David Dahlin, who took the helm shortly after the deal was declined, is skeptical.
“Would it have given us some breathing room? Absolutely, he said. “But we had $5 million of building debt and another $5 million of deferred maintenance on the building. Selling the Dove would have helped a lot, but it wouldn’t have solved our fundamental problem.
“What the expansion project failed to plan for was the significant increase in monthly operating expenses just to keep the doors open and the lights on. The staff and board worked very hard and we increased our earned revenue — think ticket sales — by 60% over a three-year period. But without help from the city, which most art centers like the FAC have, or a significantly enhanced endowment — think the Getty — earned revenue and annual donations alone would not allow the FAC to thrive.”
The $10 million certainly would have paid off the debt and even helped fix up the building. But long term? Even before the pandemic, which hit arts centers and museums particularly hard, arts centers throughout the country found their audiences getting grayer and smaller.
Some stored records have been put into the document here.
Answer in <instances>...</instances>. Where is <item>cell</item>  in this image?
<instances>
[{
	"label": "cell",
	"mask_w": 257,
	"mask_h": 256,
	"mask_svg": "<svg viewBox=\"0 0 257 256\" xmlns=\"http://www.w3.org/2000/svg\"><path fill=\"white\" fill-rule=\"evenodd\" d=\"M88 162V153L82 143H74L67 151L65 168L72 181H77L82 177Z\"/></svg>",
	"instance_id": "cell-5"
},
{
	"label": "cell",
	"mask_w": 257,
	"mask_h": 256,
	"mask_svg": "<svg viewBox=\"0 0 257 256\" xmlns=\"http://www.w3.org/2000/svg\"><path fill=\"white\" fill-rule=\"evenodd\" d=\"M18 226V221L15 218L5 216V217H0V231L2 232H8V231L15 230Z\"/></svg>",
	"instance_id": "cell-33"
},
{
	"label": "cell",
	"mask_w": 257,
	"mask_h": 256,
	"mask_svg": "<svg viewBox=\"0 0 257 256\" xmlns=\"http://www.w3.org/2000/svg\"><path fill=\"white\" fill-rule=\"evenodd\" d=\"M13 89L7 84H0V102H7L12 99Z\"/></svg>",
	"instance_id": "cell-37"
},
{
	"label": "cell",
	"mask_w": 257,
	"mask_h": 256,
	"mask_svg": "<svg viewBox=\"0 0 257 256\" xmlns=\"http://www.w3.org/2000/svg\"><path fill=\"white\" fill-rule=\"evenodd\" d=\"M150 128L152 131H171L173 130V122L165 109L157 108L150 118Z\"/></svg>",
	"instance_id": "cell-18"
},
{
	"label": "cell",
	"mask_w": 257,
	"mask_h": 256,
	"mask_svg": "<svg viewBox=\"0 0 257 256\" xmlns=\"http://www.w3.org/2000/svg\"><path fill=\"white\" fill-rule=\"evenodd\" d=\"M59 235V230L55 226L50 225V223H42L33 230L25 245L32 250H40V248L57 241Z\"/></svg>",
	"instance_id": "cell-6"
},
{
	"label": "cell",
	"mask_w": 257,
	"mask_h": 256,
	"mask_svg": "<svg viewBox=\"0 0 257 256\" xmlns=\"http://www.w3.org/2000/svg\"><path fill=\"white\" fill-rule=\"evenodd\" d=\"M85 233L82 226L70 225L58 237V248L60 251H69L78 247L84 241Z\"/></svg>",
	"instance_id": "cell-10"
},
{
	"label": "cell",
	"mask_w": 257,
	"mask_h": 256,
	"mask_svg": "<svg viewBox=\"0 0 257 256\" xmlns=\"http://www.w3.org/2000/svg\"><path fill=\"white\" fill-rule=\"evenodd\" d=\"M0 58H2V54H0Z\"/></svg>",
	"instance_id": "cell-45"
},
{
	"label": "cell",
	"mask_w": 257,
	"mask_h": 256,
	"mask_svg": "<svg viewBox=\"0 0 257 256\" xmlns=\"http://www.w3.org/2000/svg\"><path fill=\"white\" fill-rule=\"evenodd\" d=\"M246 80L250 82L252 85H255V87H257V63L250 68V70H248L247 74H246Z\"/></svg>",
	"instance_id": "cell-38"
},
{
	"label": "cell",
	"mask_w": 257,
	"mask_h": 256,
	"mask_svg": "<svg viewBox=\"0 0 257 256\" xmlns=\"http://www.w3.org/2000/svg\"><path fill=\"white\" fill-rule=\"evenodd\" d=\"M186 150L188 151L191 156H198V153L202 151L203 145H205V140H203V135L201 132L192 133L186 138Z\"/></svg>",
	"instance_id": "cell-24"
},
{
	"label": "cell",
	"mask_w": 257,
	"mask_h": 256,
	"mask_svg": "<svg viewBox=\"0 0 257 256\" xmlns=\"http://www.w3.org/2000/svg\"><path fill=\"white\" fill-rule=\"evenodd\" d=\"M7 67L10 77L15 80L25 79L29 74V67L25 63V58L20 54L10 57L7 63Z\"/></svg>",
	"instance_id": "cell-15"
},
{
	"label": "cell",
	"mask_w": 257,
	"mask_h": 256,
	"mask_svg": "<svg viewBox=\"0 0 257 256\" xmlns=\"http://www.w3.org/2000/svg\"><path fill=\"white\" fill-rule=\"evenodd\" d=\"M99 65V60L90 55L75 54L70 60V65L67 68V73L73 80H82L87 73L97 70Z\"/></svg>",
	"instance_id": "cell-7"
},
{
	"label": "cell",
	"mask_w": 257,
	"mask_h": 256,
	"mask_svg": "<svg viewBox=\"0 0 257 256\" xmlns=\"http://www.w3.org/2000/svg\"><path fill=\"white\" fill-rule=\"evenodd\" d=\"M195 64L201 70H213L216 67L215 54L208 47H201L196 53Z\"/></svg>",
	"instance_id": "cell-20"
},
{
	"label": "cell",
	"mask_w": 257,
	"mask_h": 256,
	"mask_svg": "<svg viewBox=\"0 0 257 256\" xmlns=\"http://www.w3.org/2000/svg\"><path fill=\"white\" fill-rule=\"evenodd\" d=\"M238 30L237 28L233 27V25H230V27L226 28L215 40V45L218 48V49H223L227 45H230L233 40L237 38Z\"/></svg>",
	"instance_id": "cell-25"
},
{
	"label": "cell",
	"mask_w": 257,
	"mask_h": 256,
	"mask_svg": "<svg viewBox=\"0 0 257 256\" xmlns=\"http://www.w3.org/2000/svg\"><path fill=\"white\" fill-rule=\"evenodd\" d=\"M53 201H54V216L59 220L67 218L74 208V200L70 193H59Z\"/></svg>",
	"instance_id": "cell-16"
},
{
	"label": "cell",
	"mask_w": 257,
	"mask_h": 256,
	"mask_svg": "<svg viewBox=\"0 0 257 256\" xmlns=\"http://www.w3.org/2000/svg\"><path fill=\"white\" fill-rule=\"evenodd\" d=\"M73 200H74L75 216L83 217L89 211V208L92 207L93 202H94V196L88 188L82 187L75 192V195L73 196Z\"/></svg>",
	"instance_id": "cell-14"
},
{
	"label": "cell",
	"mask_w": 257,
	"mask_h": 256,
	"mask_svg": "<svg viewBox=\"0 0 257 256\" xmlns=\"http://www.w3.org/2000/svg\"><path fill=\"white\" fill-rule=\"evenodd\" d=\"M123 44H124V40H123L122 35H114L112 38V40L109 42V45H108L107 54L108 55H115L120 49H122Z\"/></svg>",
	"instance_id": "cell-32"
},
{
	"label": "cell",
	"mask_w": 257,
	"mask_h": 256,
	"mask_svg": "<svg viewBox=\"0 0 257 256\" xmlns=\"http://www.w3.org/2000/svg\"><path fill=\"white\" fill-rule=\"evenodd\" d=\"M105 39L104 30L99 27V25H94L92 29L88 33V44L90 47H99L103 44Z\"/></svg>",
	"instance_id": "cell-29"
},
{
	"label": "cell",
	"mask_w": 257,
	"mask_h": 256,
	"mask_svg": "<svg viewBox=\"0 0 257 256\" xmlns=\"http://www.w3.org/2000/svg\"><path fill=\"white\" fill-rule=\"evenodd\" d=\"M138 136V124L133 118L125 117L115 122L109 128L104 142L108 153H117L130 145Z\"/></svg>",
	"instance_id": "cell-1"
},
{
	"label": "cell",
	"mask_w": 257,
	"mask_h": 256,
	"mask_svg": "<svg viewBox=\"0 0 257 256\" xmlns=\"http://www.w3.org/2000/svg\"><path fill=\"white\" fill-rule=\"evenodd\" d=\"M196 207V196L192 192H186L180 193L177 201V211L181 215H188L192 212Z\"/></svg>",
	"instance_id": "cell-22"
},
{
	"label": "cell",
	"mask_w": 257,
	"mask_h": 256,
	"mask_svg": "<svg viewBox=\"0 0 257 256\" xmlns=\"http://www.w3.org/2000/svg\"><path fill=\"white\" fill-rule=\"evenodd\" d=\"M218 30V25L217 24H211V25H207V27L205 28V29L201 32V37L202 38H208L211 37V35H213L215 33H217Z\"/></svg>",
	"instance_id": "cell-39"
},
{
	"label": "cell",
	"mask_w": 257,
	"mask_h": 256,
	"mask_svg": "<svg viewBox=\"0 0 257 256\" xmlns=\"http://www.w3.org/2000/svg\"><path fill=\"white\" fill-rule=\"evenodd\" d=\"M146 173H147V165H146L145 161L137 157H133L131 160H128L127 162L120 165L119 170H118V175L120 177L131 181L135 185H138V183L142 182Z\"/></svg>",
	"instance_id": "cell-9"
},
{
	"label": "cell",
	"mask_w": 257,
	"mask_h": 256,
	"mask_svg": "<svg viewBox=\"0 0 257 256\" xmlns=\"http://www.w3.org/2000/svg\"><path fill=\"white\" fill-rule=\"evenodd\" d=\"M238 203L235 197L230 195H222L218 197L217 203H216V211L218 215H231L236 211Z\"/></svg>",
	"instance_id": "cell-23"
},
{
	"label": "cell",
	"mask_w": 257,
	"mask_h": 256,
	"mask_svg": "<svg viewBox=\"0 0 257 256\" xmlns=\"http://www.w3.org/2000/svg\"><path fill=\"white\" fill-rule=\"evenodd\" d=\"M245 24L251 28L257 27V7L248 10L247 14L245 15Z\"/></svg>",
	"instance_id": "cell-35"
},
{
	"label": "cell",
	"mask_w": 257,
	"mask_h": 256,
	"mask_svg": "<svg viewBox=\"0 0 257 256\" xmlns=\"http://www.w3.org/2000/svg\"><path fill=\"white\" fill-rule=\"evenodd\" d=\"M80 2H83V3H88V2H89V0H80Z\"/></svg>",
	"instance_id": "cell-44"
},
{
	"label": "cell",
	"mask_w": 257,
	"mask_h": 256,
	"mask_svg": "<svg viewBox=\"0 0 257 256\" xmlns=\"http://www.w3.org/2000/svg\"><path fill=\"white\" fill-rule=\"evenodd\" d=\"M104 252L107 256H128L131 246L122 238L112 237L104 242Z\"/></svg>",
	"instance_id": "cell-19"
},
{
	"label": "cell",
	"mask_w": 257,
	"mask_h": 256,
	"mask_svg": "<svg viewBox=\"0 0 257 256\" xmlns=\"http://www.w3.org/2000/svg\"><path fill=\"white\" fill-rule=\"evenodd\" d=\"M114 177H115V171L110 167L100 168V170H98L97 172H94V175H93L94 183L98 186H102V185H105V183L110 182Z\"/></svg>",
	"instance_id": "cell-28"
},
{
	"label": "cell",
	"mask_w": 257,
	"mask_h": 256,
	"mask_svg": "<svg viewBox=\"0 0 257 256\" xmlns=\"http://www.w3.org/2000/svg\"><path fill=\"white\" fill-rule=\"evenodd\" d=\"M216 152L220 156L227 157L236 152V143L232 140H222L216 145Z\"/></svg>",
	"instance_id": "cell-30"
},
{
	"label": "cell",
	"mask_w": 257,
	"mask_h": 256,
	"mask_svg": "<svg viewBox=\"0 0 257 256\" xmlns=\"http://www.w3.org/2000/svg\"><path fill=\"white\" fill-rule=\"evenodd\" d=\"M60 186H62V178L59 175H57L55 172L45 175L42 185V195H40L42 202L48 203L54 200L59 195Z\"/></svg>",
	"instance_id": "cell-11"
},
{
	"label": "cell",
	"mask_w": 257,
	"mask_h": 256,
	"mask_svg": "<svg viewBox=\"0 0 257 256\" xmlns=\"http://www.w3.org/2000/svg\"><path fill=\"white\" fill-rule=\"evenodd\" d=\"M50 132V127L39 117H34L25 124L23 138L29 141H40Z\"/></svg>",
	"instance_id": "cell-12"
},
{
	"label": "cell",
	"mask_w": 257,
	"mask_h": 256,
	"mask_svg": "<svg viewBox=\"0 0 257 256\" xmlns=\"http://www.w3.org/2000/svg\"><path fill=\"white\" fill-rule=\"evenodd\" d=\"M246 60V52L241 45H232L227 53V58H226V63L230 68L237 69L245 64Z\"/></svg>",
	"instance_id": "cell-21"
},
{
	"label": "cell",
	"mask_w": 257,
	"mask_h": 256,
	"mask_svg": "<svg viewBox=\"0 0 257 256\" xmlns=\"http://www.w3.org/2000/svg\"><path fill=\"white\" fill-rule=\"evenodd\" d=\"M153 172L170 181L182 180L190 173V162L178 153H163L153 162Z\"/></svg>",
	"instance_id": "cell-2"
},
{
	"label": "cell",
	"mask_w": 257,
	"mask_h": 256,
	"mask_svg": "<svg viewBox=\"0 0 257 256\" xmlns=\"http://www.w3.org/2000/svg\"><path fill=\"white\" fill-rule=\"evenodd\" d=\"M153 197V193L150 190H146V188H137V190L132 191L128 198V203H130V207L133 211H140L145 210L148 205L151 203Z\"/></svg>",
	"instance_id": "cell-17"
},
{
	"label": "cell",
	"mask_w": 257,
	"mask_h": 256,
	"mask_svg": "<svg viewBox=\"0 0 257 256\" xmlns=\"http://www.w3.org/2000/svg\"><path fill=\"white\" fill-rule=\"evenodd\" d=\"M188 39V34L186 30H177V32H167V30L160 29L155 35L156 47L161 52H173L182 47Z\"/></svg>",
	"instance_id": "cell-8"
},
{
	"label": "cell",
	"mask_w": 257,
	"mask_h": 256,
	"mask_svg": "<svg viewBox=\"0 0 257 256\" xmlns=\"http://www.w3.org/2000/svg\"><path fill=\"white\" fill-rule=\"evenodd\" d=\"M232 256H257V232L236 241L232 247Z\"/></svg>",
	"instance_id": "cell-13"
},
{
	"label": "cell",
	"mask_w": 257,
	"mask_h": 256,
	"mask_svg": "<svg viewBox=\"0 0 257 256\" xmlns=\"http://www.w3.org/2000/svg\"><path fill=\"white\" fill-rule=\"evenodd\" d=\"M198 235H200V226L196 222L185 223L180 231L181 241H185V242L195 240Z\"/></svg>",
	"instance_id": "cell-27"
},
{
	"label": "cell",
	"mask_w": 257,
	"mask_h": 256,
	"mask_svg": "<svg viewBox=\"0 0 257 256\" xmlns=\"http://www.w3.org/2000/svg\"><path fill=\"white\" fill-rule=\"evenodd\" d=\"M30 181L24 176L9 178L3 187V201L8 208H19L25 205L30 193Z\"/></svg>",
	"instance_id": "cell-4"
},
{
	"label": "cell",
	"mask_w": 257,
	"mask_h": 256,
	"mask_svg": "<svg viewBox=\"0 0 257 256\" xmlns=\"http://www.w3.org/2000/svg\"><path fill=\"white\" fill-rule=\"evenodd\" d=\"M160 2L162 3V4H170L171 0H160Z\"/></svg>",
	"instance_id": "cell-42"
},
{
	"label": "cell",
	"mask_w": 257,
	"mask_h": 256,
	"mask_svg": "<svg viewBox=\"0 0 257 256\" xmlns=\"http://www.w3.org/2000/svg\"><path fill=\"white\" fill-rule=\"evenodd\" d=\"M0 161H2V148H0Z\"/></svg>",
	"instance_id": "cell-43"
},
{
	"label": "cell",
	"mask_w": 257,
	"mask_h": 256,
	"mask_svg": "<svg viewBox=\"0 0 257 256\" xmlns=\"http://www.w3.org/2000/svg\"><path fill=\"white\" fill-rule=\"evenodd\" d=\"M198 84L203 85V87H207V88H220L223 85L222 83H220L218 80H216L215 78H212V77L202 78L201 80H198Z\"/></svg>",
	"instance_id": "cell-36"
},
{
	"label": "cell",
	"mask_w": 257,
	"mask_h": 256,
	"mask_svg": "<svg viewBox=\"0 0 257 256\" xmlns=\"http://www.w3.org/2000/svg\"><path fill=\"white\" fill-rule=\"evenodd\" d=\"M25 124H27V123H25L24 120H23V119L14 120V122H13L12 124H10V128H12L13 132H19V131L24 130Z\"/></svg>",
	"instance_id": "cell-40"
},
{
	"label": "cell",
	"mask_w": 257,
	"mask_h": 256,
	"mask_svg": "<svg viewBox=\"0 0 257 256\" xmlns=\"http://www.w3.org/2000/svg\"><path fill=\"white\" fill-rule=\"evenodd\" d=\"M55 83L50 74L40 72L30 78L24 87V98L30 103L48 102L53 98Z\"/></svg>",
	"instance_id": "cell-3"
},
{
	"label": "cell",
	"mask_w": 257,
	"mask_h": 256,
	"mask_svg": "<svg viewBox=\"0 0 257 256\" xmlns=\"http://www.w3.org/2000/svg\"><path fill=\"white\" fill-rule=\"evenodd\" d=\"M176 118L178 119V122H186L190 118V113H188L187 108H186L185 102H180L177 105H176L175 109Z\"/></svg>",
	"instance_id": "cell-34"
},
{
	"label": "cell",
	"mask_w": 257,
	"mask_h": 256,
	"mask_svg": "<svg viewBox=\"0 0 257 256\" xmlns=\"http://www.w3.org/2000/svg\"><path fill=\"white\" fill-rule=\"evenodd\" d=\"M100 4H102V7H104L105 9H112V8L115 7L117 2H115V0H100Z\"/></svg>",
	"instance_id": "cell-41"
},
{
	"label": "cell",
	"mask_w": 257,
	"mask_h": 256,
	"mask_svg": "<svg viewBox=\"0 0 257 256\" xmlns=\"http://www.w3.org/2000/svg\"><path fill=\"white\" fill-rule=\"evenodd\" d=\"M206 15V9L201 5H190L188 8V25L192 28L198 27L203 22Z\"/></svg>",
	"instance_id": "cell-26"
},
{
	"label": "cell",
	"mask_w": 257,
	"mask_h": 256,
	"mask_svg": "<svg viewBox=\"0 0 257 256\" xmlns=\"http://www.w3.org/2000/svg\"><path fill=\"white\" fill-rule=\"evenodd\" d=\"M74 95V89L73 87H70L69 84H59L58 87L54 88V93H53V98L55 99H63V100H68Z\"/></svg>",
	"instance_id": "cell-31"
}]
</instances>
“At best, that would have been only a medium-term solution,” said longtime board member Ron Brasch.
So what’s the long-term solution? You probably already know where they landed on that one, and I’ll get more into that solution in next month’s column.
And who was that anonymous buyer who offered the $10 million for “Fog Horns”?
There was speculation that it was Alice Walton, who had recently opened her Crystal Bridges Museum of American Art, but this will likely remain a mystery to our community.